Informasi yang diperoleh, identitas korban meninggal diketahui bernama Regan Leonardo (31) warga Desa Pesantren, Kecamatan Pesantren, Kota Kediri. Korban merupakan penumpang mobil boks.

Sementara empat korban luka yakni, Rachmad Harditiyananta sopir mobil boks, kemudian kernet bus Harapan Jaya Ahmad Jaelani (30) warga Desa Keras, Kecamatan Keras, Kabupaten Kediri. Selanjutnya Makwaniyah (56) dan M Yusuf Habibi, keduanya asal Dusun Jajar, Desa Sumbergayam, Kecamatan Durenan, Trenggalek. Korban luka dan meninggal telah dievakuasi ke RSUD Jombang.

BACA JUGA: Bus Angkut Puluhan Pemudik Terperosok di Palopo, Penumpang Trauma

Kanit Laka Satlantas Polres Jombang Iptu Sulaiman mengatakan, kronologi kecelakaan bermula saat mobil boks Grand Max dengan nomor polisi L 9313 NQ berjalan dari arah timur kebarat. Diduga pengemudi, Rachmad Harditiyananta (25) asal Dusun Pandean, Desa Banjarkemantren, Kecamatan Buduran, Kabupaten Sidoarjo, membawa kendaraan dalam kondisi mengantuk.

"Mobil boks itu oleng ke kanan. Kemudian saat bersamaan dari arah berlawanan melintas Bus Harapan Jaya nopol AG 7282 US melaju dengan kecepatan tinggi. Tabrakan pun tak terhindarkan akibat human error," ujar Sulaiman, Minggu (2/6/2019).

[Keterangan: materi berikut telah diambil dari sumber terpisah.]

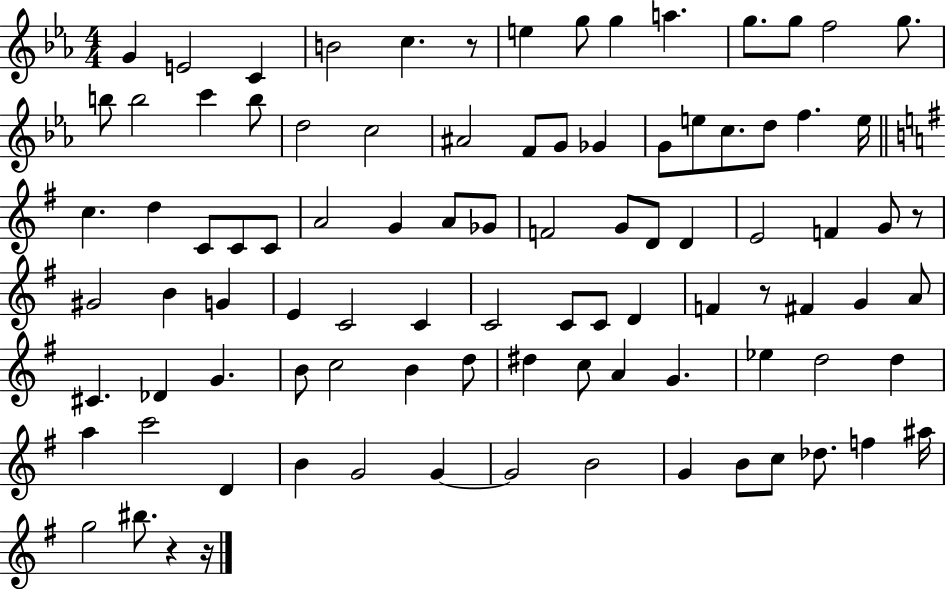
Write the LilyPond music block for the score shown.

{
  \clef treble
  \numericTimeSignature
  \time 4/4
  \key ees \major
  g'4 e'2 c'4 | b'2 c''4. r8 | e''4 g''8 g''4 a''4. | g''8. g''8 f''2 g''8. | \break b''8 b''2 c'''4 b''8 | d''2 c''2 | ais'2 f'8 g'8 ges'4 | g'8 e''8 c''8. d''8 f''4. e''16 | \break \bar "||" \break \key g \major c''4. d''4 c'8 c'8 c'8 | a'2 g'4 a'8 ges'8 | f'2 g'8 d'8 d'4 | e'2 f'4 g'8 r8 | \break gis'2 b'4 g'4 | e'4 c'2 c'4 | c'2 c'8 c'8 d'4 | f'4 r8 fis'4 g'4 a'8 | \break cis'4. des'4 g'4. | b'8 c''2 b'4 d''8 | dis''4 c''8 a'4 g'4. | ees''4 d''2 d''4 | \break a''4 c'''2 d'4 | b'4 g'2 g'4~~ | g'2 b'2 | g'4 b'8 c''8 des''8. f''4 ais''16 | \break g''2 bis''8. r4 r16 | \bar "|."
}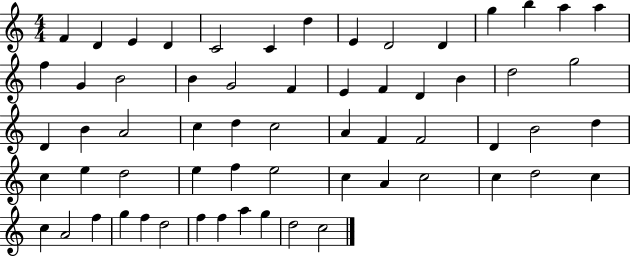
F4/q D4/q E4/q D4/q C4/h C4/q D5/q E4/q D4/h D4/q G5/q B5/q A5/q A5/q F5/q G4/q B4/h B4/q G4/h F4/q E4/q F4/q D4/q B4/q D5/h G5/h D4/q B4/q A4/h C5/q D5/q C5/h A4/q F4/q F4/h D4/q B4/h D5/q C5/q E5/q D5/h E5/q F5/q E5/h C5/q A4/q C5/h C5/q D5/h C5/q C5/q A4/h F5/q G5/q F5/q D5/h F5/q F5/q A5/q G5/q D5/h C5/h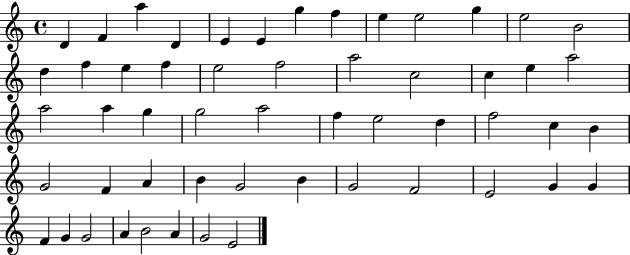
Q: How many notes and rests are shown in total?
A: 54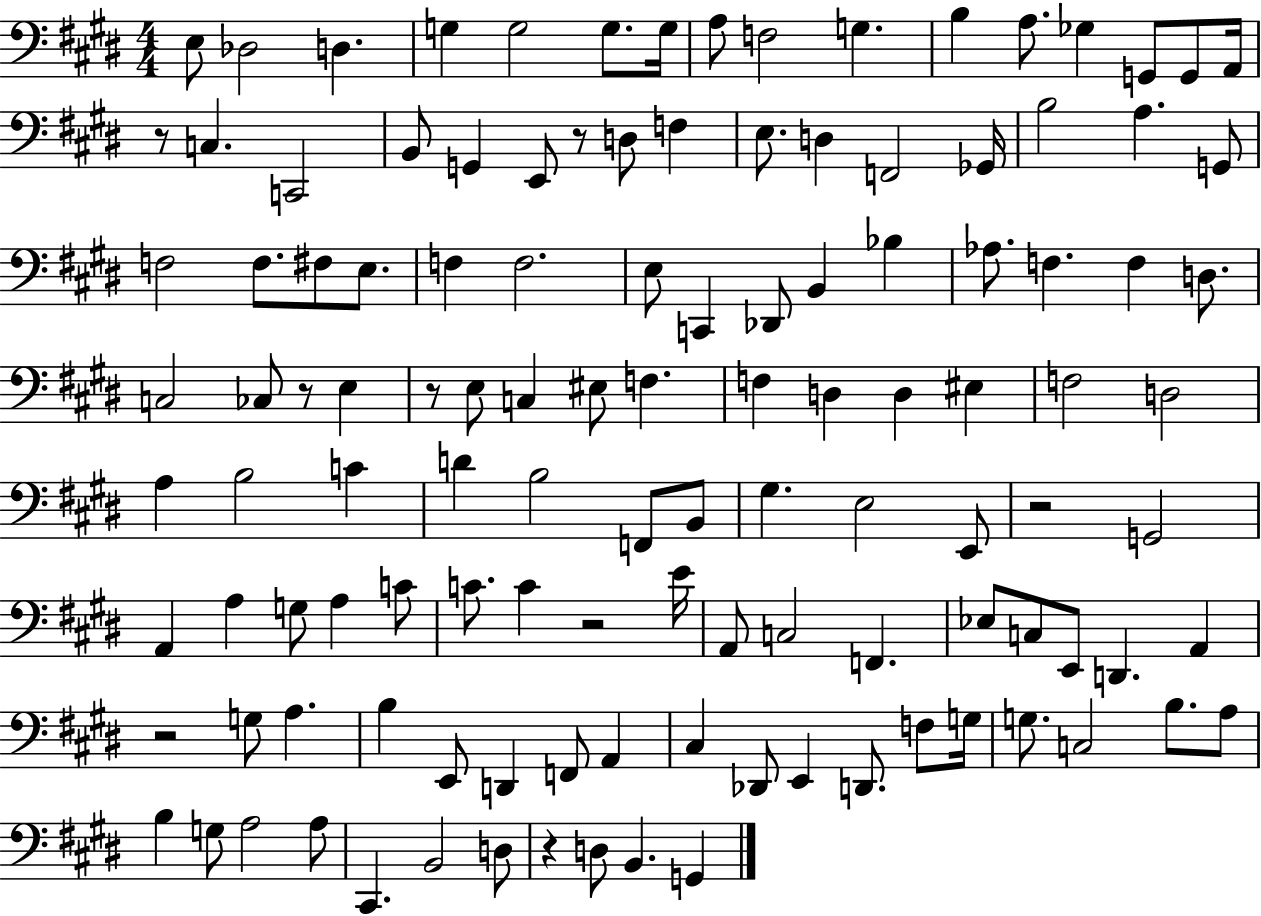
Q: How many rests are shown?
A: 8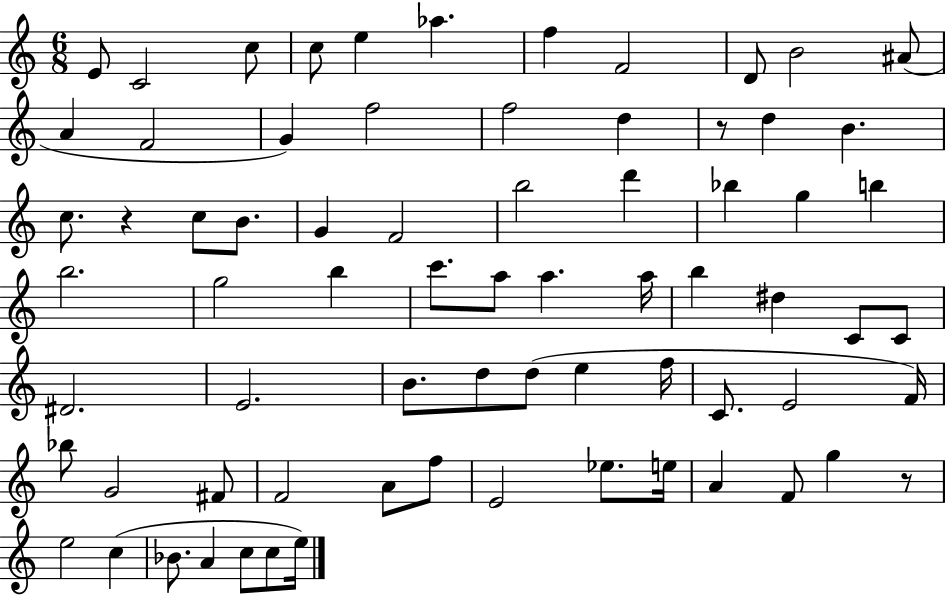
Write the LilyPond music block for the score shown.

{
  \clef treble
  \numericTimeSignature
  \time 6/8
  \key c \major
  e'8 c'2 c''8 | c''8 e''4 aes''4. | f''4 f'2 | d'8 b'2 ais'8( | \break a'4 f'2 | g'4) f''2 | f''2 d''4 | r8 d''4 b'4. | \break c''8. r4 c''8 b'8. | g'4 f'2 | b''2 d'''4 | bes''4 g''4 b''4 | \break b''2. | g''2 b''4 | c'''8. a''8 a''4. a''16 | b''4 dis''4 c'8 c'8 | \break dis'2. | e'2. | b'8. d''8 d''8( e''4 f''16 | c'8. e'2 f'16) | \break bes''8 g'2 fis'8 | f'2 a'8 f''8 | e'2 ees''8. e''16 | a'4 f'8 g''4 r8 | \break e''2 c''4( | bes'8. a'4 c''8 c''8 e''16) | \bar "|."
}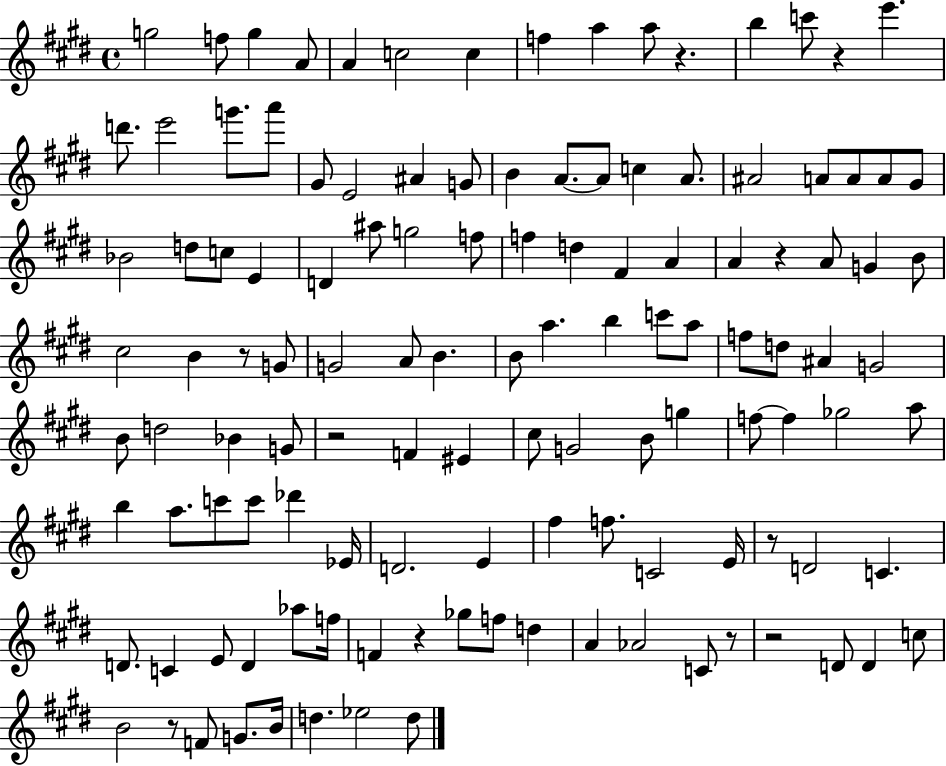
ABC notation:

X:1
T:Untitled
M:4/4
L:1/4
K:E
g2 f/2 g A/2 A c2 c f a a/2 z b c'/2 z e' d'/2 e'2 g'/2 a'/2 ^G/2 E2 ^A G/2 B A/2 A/2 c A/2 ^A2 A/2 A/2 A/2 ^G/2 _B2 d/2 c/2 E D ^a/2 g2 f/2 f d ^F A A z A/2 G B/2 ^c2 B z/2 G/2 G2 A/2 B B/2 a b c'/2 a/2 f/2 d/2 ^A G2 B/2 d2 _B G/2 z2 F ^E ^c/2 G2 B/2 g f/2 f _g2 a/2 b a/2 c'/2 c'/2 _d' _E/4 D2 E ^f f/2 C2 E/4 z/2 D2 C D/2 C E/2 D _a/2 f/4 F z _g/2 f/2 d A _A2 C/2 z/2 z2 D/2 D c/2 B2 z/2 F/2 G/2 B/4 d _e2 d/2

Pengemudi bus jurusan Tulungagung-Surabaya Gatot Supriadi (39) warga Desa Purwokerto, Kecamatan Ngadiluwih, Kediri, sebenarnya sudah berusaha menghindar. Dia membelokan kemudinya ke kiri, namun karena kecepatan yang tinggi benturan keras kedua kendaraan pun tak terelakan.

"Untuk korban meninggal dan luka sudah kami evakuasi ke rumah sakit. Sementara dua kendaraan akan kami derek ke kantor. Kami masih meminta keterangan saksi termasuk sopir mobil boks dan bus untuk kronologi detail kecelakaannya," tutur Sulaiman.